> WHAT IS BEING ASKED: Below is a set of records; print all of them exactly as written.

(Records from a data collection)
┏━━

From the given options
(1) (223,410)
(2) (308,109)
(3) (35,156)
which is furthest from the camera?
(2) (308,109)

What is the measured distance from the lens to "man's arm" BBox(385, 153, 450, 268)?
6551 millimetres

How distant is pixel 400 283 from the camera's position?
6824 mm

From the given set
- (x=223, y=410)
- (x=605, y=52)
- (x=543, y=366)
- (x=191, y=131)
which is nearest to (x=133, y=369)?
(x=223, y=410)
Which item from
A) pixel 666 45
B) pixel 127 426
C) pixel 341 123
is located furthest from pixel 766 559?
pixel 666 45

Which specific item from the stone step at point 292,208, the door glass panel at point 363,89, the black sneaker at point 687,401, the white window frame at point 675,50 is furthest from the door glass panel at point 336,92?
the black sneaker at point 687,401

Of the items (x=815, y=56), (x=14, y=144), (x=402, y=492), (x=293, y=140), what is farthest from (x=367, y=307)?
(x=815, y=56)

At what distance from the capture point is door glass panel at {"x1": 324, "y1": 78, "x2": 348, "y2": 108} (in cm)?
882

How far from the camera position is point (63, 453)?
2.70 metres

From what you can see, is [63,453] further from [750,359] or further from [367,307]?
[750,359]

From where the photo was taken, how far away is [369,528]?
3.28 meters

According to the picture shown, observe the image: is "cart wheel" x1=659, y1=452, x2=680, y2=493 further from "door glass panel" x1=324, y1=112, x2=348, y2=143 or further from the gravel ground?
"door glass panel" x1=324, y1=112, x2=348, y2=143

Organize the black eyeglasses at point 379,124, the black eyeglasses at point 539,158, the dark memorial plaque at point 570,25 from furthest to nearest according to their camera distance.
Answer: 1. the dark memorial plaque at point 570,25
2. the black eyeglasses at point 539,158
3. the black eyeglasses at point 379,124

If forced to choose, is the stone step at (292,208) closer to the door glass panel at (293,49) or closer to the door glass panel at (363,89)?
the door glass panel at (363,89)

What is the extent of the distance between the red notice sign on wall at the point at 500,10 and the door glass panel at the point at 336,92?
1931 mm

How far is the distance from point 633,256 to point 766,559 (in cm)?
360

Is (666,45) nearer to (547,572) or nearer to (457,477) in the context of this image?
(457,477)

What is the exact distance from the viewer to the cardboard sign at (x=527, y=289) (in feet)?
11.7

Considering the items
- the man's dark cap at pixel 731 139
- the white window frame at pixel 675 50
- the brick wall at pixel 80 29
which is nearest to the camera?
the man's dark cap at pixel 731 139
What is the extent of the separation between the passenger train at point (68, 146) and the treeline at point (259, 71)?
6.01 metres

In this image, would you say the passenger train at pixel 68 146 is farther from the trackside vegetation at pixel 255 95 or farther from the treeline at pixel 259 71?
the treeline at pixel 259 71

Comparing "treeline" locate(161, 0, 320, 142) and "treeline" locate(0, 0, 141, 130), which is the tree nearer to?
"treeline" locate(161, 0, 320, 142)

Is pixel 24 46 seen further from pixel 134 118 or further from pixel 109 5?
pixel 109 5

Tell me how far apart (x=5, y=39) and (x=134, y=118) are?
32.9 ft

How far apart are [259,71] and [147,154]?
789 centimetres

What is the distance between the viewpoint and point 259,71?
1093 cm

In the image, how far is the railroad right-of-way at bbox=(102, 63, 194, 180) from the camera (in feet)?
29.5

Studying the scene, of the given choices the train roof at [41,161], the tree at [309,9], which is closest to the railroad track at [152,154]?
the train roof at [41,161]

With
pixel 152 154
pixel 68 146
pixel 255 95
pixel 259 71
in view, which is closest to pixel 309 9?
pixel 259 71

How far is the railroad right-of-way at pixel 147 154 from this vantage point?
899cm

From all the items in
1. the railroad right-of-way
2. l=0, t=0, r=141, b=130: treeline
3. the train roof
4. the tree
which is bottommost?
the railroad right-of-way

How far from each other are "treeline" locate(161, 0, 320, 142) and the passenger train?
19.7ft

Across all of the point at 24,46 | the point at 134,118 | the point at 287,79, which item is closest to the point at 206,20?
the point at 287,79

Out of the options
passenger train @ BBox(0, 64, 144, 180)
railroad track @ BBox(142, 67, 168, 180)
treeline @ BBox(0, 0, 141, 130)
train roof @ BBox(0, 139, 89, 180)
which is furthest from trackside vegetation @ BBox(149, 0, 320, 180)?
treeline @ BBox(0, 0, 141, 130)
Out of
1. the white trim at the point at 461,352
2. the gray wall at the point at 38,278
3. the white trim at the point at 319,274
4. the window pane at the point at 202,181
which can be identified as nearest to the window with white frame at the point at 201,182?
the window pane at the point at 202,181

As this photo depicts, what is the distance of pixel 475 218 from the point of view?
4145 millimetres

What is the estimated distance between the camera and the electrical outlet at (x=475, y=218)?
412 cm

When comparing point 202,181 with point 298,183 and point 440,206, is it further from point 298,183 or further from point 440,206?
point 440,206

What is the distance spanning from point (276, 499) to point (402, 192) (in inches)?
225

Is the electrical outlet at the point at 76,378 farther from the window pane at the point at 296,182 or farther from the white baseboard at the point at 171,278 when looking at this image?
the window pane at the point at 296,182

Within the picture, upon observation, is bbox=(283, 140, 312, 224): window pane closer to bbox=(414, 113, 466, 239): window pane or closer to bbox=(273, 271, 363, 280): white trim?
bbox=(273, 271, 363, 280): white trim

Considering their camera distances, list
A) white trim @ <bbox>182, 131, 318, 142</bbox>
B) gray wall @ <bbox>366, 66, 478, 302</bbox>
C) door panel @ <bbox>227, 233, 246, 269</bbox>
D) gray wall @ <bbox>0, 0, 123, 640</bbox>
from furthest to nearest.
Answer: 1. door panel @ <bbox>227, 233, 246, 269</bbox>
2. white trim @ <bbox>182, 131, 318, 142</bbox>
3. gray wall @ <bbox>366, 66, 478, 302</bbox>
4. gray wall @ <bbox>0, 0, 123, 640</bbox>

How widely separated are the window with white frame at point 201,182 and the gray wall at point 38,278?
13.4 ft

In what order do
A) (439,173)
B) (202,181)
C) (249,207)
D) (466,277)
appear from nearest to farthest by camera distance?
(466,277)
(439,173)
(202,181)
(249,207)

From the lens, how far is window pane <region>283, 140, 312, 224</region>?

┗━━

> TASK RESULT:
From the given options
(1) (223,410)
(2) (308,109)
(3) (35,156)
which is furthest from the camera?
(2) (308,109)

What is the measured distance from the lens to "man's arm" BBox(385, 153, 450, 268)?
6551 millimetres

How distant is pixel 400 283 from the camera's position?
6824 mm

From the given set
- (x=223, y=410)
- (x=605, y=52)
- (x=543, y=366)
- (x=191, y=131)
which is nearest to (x=133, y=369)?
(x=223, y=410)
Which item from
A) pixel 666 45
B) pixel 127 426
C) pixel 341 123
is located furthest from pixel 766 559?
pixel 666 45

Which specific item from the stone step at point 292,208, the door glass panel at point 363,89, the black sneaker at point 687,401, the white window frame at point 675,50 is furthest from the door glass panel at point 336,92?
the black sneaker at point 687,401

Of the items (x=815, y=56), (x=14, y=144), (x=402, y=492), (x=293, y=140), what is farthest from (x=367, y=307)?
(x=815, y=56)

At what distance from the capture point is door glass panel at {"x1": 324, "y1": 78, "x2": 348, "y2": 108} (in cm)?
882

How far from the camera position is point (63, 453)?
2.70 metres

From what you can see, is [63,453] further from [750,359] or further from [367,307]?
[750,359]

From where the photo was taken, how far away is [369,528]?
3.28 meters

According to the picture shown, observe the image: is "cart wheel" x1=659, y1=452, x2=680, y2=493 further from "door glass panel" x1=324, y1=112, x2=348, y2=143 or further from the gravel ground?
"door glass panel" x1=324, y1=112, x2=348, y2=143

Organize the black eyeglasses at point 379,124, the black eyeglasses at point 539,158, the dark memorial plaque at point 570,25 from furthest to nearest according to their camera distance.
Answer: 1. the dark memorial plaque at point 570,25
2. the black eyeglasses at point 539,158
3. the black eyeglasses at point 379,124

If forced to choose, is the stone step at (292,208) closer to the door glass panel at (293,49) or closer to the door glass panel at (363,89)?
the door glass panel at (363,89)

What is the extent of the distance between the red notice sign on wall at the point at 500,10 and the door glass panel at the point at 336,92?
1931 mm

How far is the distance from point 633,256 to point 766,559 (in cm)?
360

Is (666,45) nearer to (547,572) or nearer to (457,477) in the context of this image?
(457,477)

What is the exact distance from the viewer to the cardboard sign at (x=527, y=289) (in feet)?
11.7

Considering the items
- the man's dark cap at pixel 731 139
- the white window frame at pixel 675 50
- the brick wall at pixel 80 29
which is nearest to the camera?
the man's dark cap at pixel 731 139
What is the extent of the separation between the passenger train at point (68, 146) and the treeline at point (259, 71)?
6.01 metres

In this image, would you say the passenger train at pixel 68 146 is farther from the trackside vegetation at pixel 255 95 or farther from the treeline at pixel 259 71?
the treeline at pixel 259 71

Comparing "treeline" locate(161, 0, 320, 142) and "treeline" locate(0, 0, 141, 130), which is the tree nearer to?
"treeline" locate(161, 0, 320, 142)

Is pixel 24 46 seen further from pixel 134 118 or further from pixel 109 5?
pixel 109 5

Tell me how far apart (x=5, y=39) and (x=134, y=118) are?
32.9 ft

How far apart are [259,71] and [147,154]?
789 centimetres

What is the distance between the viewpoint and point 259,71?
1093 cm

In the image, how far is the railroad right-of-way at bbox=(102, 63, 194, 180) from the camera (in feet)?
29.5

Studying the scene, of the given choices the train roof at [41,161], the tree at [309,9], which is closest to the railroad track at [152,154]?
the train roof at [41,161]

With
pixel 152 154
pixel 68 146
pixel 255 95
pixel 259 71
in view, which is closest to pixel 309 9?
pixel 259 71

How far is the railroad right-of-way at pixel 147 154 from this vantage point?
899cm

From all the items in
1. the railroad right-of-way
2. l=0, t=0, r=141, b=130: treeline
3. the train roof
4. the tree
which is bottommost?
the railroad right-of-way

How far from each other are "treeline" locate(161, 0, 320, 142) and the passenger train?
19.7ft

Across all of the point at 24,46 | the point at 134,118 | the point at 287,79, which item is closest to the point at 206,20?
the point at 287,79

Out of the options
passenger train @ BBox(0, 64, 144, 180)
railroad track @ BBox(142, 67, 168, 180)
treeline @ BBox(0, 0, 141, 130)
train roof @ BBox(0, 139, 89, 180)
which is furthest from trackside vegetation @ BBox(149, 0, 320, 180)?
treeline @ BBox(0, 0, 141, 130)
Out of
1. the white trim at the point at 461,352
2. the gray wall at the point at 38,278
3. the white trim at the point at 319,274
4. the window pane at the point at 202,181
which can be identified as nearest to the window with white frame at the point at 201,182?
the window pane at the point at 202,181

As this photo depicts, what is the distance of pixel 475 218 from the point of view?
4145 millimetres

What is the estimated distance between the camera and the electrical outlet at (x=475, y=218)?
412 cm

When comparing point 202,181 with point 298,183 and point 440,206, is it further from point 298,183 or further from point 440,206?
point 440,206

What is the distance spanning from point (276, 499) to point (402, 192) (in inches)?
225

Is the electrical outlet at the point at 76,378 farther from the window pane at the point at 296,182 or farther from the white baseboard at the point at 171,278 when looking at this image?
the window pane at the point at 296,182

Within the picture, upon observation, is bbox=(283, 140, 312, 224): window pane closer to bbox=(414, 113, 466, 239): window pane or closer to bbox=(273, 271, 363, 280): white trim?
bbox=(273, 271, 363, 280): white trim

Considering their camera distances, list
A) white trim @ <bbox>182, 131, 318, 142</bbox>
B) gray wall @ <bbox>366, 66, 478, 302</bbox>
C) door panel @ <bbox>227, 233, 246, 269</bbox>
D) gray wall @ <bbox>0, 0, 123, 640</bbox>
from furthest to nearest.
Answer: 1. door panel @ <bbox>227, 233, 246, 269</bbox>
2. white trim @ <bbox>182, 131, 318, 142</bbox>
3. gray wall @ <bbox>366, 66, 478, 302</bbox>
4. gray wall @ <bbox>0, 0, 123, 640</bbox>

How widely separated are the window with white frame at point 201,182 and the gray wall at point 38,278?
13.4 ft

In what order do
A) (439,173)
B) (202,181)
C) (249,207)
D) (466,277)
appear from nearest to farthest by camera distance?
(466,277)
(439,173)
(202,181)
(249,207)

From the lens, how far is window pane <region>283, 140, 312, 224</region>?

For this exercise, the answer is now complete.